Não, não estou a falar de certos períodos do passado em que os católicos tiveram mesmo este poder. Estou a falar do presente. Sim, do presente. Troquem, por favor, a palavra “católico” pela palavra “gay” ou “negro” e ficam com um retrato do clima de censura que está no ar em 2021. Quando um tradutor branco tem de se demitir porque as brigadas do politicamente correcto não admitem que um poema escrito por uma negra seja traduzido por um homem branco, nós já estamos num lodo nacionalista. Sim, nacionalista. O politicamente correto aplica às minorias a lógica sectária e tribal que os nacionalistas aplicam à nação como um todo. A extrema-esquerda deste politicamente correto e o nacionalismo de extrema-direita negam em igual medida a humanidade partilhada de todos os homens. Em 1930, um nacionalista alemão dizia que só um alemão podia compreender um alemão. Em 2021, os ideólogos do politicamente correto também dizem que só um negro pode compreender um negro.
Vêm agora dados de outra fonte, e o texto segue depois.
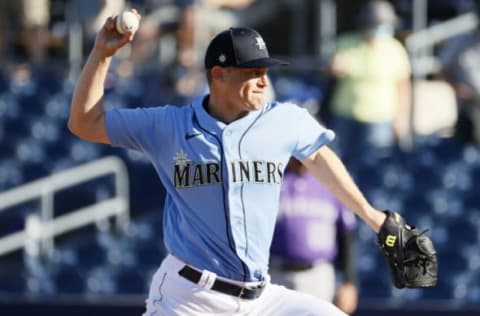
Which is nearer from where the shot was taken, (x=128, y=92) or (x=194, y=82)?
(x=194, y=82)

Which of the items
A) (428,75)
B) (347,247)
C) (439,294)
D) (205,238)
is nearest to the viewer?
(205,238)

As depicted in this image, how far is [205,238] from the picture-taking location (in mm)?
5305

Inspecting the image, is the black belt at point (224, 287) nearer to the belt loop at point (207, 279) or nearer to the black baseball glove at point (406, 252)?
the belt loop at point (207, 279)

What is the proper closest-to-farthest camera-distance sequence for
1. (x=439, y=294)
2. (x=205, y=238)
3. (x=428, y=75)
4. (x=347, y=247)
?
(x=205, y=238) < (x=347, y=247) < (x=439, y=294) < (x=428, y=75)

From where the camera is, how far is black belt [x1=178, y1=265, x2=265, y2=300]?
529 cm

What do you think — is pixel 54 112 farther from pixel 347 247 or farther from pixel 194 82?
pixel 347 247

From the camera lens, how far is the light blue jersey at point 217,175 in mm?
5297

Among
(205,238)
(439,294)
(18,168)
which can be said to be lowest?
(439,294)

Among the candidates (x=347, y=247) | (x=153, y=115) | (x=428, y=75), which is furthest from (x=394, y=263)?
(x=428, y=75)

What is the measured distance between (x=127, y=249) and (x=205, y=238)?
5273 millimetres

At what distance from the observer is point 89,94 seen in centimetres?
521

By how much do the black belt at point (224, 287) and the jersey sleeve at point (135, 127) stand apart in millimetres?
524

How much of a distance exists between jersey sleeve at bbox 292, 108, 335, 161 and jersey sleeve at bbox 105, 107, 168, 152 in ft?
1.82

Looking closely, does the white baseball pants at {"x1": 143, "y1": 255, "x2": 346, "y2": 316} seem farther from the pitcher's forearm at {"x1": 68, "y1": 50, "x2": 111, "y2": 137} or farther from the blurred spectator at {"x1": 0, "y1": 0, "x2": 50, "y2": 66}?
the blurred spectator at {"x1": 0, "y1": 0, "x2": 50, "y2": 66}
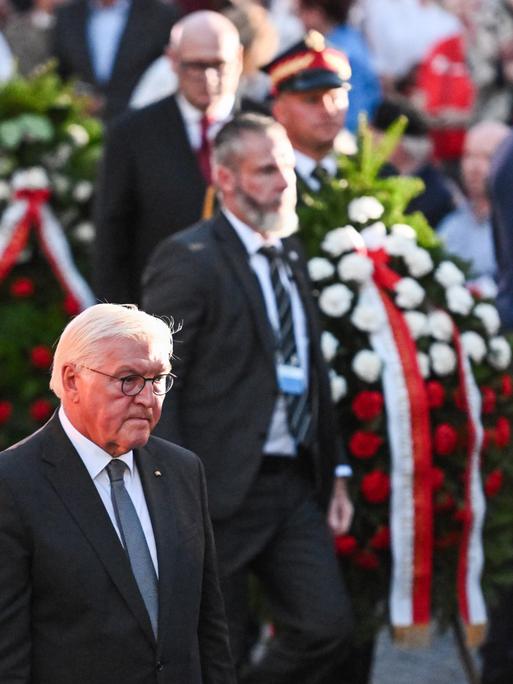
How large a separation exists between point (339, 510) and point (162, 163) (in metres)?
1.85

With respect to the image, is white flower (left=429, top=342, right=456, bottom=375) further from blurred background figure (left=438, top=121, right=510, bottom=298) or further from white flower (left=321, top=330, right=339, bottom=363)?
blurred background figure (left=438, top=121, right=510, bottom=298)

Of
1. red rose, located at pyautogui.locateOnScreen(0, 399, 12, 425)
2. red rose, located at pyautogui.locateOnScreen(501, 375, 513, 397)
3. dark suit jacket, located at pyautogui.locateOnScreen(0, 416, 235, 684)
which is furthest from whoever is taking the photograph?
red rose, located at pyautogui.locateOnScreen(0, 399, 12, 425)

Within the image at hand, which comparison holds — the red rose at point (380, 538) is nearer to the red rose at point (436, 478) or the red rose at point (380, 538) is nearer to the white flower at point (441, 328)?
the red rose at point (436, 478)

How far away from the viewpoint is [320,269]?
6.76 m

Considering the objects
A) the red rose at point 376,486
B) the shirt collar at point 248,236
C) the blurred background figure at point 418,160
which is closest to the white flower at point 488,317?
the red rose at point 376,486

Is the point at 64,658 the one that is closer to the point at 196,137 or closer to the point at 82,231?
the point at 196,137

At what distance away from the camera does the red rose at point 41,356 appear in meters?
7.93

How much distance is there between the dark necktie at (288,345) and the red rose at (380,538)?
0.76 m

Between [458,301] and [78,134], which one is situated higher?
→ [78,134]

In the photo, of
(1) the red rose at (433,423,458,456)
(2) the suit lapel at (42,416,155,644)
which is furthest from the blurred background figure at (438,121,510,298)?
(2) the suit lapel at (42,416,155,644)

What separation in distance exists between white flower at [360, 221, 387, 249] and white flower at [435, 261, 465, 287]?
9.2 inches

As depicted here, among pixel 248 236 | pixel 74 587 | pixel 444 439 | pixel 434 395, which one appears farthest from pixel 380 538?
pixel 74 587

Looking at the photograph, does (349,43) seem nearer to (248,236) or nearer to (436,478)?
(436,478)

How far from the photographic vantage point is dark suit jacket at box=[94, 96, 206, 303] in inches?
297
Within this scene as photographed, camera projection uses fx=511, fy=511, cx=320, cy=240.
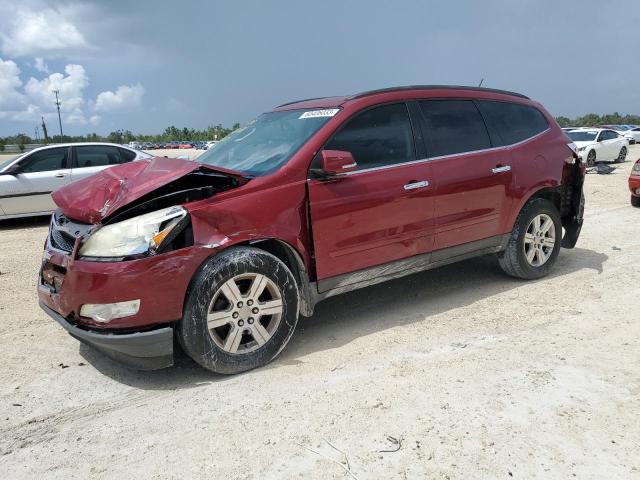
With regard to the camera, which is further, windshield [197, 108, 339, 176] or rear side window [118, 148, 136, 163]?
rear side window [118, 148, 136, 163]

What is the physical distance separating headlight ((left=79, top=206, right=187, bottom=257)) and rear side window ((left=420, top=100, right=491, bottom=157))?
229 centimetres

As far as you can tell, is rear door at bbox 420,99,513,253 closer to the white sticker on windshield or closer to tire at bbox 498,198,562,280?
tire at bbox 498,198,562,280

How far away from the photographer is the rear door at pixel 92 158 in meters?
9.63

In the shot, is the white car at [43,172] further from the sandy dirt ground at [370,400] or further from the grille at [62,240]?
the grille at [62,240]

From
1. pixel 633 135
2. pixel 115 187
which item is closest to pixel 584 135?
pixel 115 187

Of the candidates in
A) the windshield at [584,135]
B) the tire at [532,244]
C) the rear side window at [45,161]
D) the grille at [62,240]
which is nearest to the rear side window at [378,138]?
the tire at [532,244]

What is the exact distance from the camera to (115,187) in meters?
3.42

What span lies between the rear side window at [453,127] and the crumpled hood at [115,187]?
6.27 feet

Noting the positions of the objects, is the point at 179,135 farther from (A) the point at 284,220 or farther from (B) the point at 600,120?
(A) the point at 284,220

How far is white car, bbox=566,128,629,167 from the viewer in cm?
1970

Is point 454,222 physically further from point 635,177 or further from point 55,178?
point 55,178

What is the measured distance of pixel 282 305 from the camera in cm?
351

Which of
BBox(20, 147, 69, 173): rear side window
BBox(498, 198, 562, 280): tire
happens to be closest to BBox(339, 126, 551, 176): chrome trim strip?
BBox(498, 198, 562, 280): tire

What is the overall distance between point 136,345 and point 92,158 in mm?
7754
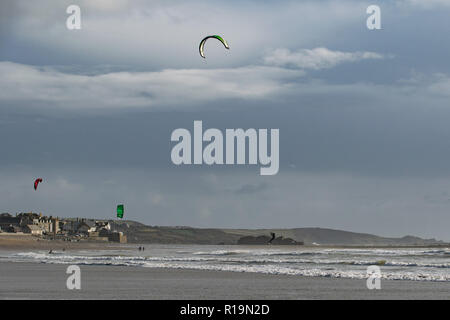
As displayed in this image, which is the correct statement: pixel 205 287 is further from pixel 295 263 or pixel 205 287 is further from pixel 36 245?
pixel 36 245

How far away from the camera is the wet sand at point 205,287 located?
26516 mm

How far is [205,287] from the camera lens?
99.5 ft

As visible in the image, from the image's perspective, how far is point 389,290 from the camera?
96.0 feet

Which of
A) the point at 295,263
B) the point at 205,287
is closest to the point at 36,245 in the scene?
the point at 295,263

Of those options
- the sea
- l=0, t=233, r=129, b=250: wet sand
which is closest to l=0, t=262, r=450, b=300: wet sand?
the sea

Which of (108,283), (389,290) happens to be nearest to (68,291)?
(108,283)

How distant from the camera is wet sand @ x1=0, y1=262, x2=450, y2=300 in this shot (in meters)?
26.5

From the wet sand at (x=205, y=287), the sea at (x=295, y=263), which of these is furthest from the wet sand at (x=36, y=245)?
the wet sand at (x=205, y=287)

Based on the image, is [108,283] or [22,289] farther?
[108,283]

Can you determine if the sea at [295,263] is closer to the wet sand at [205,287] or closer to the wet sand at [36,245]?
the wet sand at [205,287]

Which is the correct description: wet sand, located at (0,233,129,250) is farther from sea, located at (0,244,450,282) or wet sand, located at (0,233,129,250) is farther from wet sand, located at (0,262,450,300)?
wet sand, located at (0,262,450,300)
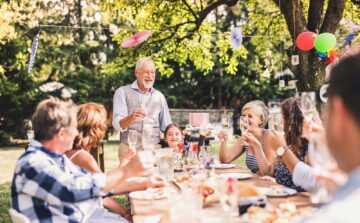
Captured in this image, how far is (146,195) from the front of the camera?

Neste quadro mental, assume-se - de forma errada - que os limites daquilo que pode ser dito sobre gays são determinados pela própria “comunidade gay”, por exemplo. É um absurdo. Se defendesse que os limites do discurso público sobre o catolicismo só podiam ser determinados pela própria igreja católica, eu seria acusado (e bem) de “ultramontano”, “inimigo da liberdade”, “reaccionário”, etcétera. Mas então porque é que aqueles que dizem que os limites do discurso público sobre gays devem ser determinados pela própria “comunidade gay” são de imediato considerados como “tolerantes” e defensores da “justiça social”? Que absurdo é este? Ninguém tem o direito de ficar acima da crítica e da piada que considera ofensiva. Por esta lógica, os biógrafos bons, aqueles que irritam os biografados, são uma impossibilidade.

Eu, como católico, oiço piada anti-católicas todos os dias; tenho de viver numa cultura que goza todos os dias aquilo que tenho de mais íntimo, a minha fé; tenho de criar um escudo de ironia e auto-ironia para lidar com essa paródia, mas, ao meu lado, um “gay” ou um “negro” já tem o direito sagrado de não ouvir piadas que considera ofensivas? Que igualdade é esta? O princípio do politicamente correto, o direito a não ser “ofendido”, é a maior ameaça à liberdade da literatura, do pensamento, do humor. É uma ameaça superior ao trumpismo, porque tem boa imprensa, porque não é atacada com a veemência que se exige.